**Trecho selecionado:**

- - -

NOSSAS LETRAS

Traduzir-se: resenha, depoimento e poesia

Um tanto desajustado, escrevi um poema sobre o ano novo. Ficou saudosista e comecei de novo. Leia o artigo de Baltazar Gonçalves.

Por Baltazar Gonçalves | 13/01/2024 | Tempo de leitura: 6 min
Especial para o GCN/Sampi Franca

Um tanto desajustado, escrevi um poema sobre o ano novo. Ficou saudosista e comecei de novo. Retomei a escrita, mas ficou ingênuo futurista inofensivo meio placebo. Talvez eu continue escrevendo em busca do frescor da nova idade, novo tempo, nova era? Quanto tempo se perde em busca de ganhar tempo. O ato de escrever costuma mexer ponteiros dentro, de vez em quando me sinto ajustado. Se a vida é uma viagem breve, o bom é ser passageiro, na janela da existência dizer bom dia, não esquecer das ruas, vigiar e orar sempre e preservar amizades, tudo mais é acrescentado onde houver minutos de sabedoria, viver só por hoje é simples, todo mundo busca e não há quem duvide: só vivemos no agora!

- - -

**Instrução A:**
Responda com base no artigo de Baltazar Gonçalves sobre o poema de ano novo:
(i) Em que data o artigo foi publicado?
(ii) Como ficou a primeira versão do poema sobre o ano novo?
(iii) Segundo o autor, se a vida é uma viagem breve, o que é bom ser?
**Instrução B:** Prossiga a escrita do artigo de Baltazar Gonçalves sobre o poema de ano novo a partir da última frase apresentada, mantendo o mesmo tom.

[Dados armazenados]

- - -

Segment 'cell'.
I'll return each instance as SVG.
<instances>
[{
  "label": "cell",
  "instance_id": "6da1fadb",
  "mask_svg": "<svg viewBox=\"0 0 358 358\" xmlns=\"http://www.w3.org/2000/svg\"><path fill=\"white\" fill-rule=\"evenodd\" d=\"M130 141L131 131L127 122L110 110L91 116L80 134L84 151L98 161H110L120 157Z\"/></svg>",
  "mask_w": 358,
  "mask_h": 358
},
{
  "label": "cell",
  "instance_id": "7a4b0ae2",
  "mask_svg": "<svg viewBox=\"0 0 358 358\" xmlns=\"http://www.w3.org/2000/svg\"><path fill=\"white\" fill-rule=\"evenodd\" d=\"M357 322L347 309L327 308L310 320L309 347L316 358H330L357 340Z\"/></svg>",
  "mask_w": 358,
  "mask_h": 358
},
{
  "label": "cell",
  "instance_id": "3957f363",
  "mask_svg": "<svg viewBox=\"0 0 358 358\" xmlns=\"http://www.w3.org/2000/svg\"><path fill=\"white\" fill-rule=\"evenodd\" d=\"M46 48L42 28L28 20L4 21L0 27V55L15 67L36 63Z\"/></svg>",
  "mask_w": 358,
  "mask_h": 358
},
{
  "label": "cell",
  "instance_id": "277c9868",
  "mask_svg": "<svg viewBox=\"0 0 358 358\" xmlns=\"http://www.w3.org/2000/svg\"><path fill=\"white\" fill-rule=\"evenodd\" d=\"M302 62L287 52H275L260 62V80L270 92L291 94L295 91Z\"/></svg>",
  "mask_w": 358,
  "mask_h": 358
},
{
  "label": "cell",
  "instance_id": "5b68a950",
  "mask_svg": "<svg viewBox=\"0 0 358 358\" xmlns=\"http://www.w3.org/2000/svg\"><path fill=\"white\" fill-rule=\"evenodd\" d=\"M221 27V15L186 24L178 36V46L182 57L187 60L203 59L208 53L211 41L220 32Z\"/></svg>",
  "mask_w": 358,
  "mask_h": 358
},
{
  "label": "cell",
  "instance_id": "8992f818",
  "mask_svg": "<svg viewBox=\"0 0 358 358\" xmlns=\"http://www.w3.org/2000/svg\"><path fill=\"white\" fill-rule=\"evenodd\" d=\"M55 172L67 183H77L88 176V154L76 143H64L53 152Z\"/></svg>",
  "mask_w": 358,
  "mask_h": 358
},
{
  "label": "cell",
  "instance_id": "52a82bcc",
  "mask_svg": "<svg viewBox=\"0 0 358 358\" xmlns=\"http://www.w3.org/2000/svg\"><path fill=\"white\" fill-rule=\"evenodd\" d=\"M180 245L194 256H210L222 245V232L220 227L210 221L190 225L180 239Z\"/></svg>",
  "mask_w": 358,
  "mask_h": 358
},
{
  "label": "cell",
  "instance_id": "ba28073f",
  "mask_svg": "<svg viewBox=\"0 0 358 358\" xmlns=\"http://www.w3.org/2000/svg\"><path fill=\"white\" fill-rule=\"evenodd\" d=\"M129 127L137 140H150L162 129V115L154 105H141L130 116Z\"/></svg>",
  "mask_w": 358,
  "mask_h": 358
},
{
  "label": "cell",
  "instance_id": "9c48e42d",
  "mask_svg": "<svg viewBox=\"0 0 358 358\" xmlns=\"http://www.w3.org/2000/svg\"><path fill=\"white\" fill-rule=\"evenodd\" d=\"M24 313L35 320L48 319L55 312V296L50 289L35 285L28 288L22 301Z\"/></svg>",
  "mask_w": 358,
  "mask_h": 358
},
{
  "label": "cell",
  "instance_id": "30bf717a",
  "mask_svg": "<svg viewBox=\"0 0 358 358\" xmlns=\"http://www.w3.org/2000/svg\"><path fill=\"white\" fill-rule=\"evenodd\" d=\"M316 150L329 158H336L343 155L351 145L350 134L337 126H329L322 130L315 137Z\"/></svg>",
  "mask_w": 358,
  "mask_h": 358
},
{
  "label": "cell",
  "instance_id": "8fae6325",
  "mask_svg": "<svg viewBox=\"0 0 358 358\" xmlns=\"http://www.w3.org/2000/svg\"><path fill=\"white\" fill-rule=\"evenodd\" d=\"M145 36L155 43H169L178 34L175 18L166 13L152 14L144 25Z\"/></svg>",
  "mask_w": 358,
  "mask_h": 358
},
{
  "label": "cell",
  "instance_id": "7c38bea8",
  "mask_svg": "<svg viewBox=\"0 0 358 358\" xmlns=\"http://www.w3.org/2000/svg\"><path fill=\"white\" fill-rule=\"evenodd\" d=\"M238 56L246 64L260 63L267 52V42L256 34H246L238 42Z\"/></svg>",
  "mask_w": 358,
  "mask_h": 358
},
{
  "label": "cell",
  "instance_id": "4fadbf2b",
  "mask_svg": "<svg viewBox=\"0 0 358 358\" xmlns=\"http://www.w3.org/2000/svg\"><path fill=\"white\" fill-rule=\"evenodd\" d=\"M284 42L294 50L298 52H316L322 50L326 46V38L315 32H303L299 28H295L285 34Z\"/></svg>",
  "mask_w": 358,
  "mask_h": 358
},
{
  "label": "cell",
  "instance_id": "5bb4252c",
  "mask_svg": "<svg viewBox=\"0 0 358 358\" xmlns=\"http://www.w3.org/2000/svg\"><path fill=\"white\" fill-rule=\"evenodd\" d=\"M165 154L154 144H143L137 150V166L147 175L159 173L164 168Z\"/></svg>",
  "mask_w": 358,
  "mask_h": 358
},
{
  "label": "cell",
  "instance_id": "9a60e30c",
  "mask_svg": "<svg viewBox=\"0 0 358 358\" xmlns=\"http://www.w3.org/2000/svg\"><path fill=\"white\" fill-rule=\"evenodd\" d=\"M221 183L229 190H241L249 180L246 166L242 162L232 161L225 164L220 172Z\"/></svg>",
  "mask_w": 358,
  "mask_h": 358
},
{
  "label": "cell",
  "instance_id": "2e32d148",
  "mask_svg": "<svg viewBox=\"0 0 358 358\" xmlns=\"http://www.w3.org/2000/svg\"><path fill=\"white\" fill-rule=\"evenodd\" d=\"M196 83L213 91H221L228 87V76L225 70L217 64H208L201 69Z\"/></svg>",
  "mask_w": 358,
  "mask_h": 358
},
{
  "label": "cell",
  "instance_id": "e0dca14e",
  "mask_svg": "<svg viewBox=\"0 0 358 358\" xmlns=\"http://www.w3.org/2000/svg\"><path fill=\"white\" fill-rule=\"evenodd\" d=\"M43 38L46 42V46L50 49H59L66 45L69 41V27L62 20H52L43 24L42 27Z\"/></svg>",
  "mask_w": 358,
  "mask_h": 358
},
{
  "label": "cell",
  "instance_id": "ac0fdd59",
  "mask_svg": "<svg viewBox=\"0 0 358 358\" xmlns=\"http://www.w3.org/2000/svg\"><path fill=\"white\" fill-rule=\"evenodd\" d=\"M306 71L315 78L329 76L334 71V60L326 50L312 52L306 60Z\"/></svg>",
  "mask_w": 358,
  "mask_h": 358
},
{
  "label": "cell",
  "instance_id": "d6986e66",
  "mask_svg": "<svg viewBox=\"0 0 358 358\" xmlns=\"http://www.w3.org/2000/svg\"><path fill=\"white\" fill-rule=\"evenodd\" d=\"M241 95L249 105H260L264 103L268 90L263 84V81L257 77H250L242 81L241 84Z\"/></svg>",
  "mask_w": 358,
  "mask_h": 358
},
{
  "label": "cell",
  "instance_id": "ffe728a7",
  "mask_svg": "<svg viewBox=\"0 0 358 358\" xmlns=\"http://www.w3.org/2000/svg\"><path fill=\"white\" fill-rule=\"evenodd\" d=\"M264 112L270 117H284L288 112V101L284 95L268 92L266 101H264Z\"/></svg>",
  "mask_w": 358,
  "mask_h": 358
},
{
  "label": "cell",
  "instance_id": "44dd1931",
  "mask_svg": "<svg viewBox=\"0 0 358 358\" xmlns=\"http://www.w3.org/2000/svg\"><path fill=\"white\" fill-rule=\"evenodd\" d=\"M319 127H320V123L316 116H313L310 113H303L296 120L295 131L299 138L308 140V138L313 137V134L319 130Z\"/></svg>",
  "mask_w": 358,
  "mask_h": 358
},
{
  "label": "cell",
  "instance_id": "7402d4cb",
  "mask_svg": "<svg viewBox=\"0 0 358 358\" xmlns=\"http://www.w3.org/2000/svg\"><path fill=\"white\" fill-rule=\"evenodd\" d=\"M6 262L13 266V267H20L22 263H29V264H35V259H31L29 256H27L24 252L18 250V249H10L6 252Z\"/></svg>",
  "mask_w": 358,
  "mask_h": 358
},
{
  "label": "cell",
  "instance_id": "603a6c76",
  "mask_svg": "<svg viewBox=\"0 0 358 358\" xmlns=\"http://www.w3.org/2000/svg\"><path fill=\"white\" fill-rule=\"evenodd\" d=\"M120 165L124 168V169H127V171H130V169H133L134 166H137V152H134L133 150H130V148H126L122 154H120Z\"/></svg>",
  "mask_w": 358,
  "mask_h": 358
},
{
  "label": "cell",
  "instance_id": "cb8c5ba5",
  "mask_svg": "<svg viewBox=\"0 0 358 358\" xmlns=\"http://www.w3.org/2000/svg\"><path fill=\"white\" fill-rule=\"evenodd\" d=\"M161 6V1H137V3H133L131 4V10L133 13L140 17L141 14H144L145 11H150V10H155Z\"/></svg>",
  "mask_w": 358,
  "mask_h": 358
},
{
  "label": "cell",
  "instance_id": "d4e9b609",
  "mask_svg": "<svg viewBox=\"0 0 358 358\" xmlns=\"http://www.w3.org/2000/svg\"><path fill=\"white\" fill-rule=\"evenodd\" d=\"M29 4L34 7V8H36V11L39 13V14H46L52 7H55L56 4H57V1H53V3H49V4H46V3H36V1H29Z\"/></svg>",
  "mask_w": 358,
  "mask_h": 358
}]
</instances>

- - -

**Resultado da tarefa A:**
(i) 13/01/2024.
(ii) Saudosista.
(iii) Passageiro.

**Resultado da tarefa B:**
Ano novo vida nova, assim será? Se propagamos nossa vontade anunciando o desejo de renovação, de boca em boca não haverá mais fome? Nos sonhos não haverá mais guerras? Talvez por instantes negamos quaisquer realidades e se fecharmos os olhos para as mazelas do passado num brinde, jurando fazer diferente, obteremos novos resultados, mas projetamos uns nos outros a responsabilidade do sucesso nas empreitadas. Se tudo der certo chegaremos à artifícios de uma virada no roteiro que escrevíamos para nossas vidas no fundo patéticas. Mas a vida não é filme, não existe roteiro a ser filmado. Chegamos até aqui desconstruindo e refazendo nas horas cada minuto, acreditando que os destroços serviriam para refazer os caminhos. Assim é o tempo, senhor absoluto e independente das vontades, não sai do lugar e não leva a lugar nenhum, o novo se mostra quando chega no silêncio de cada revolução íntima, dentro da espera e na agonia de não sabermos guardar o sabor de cada momento.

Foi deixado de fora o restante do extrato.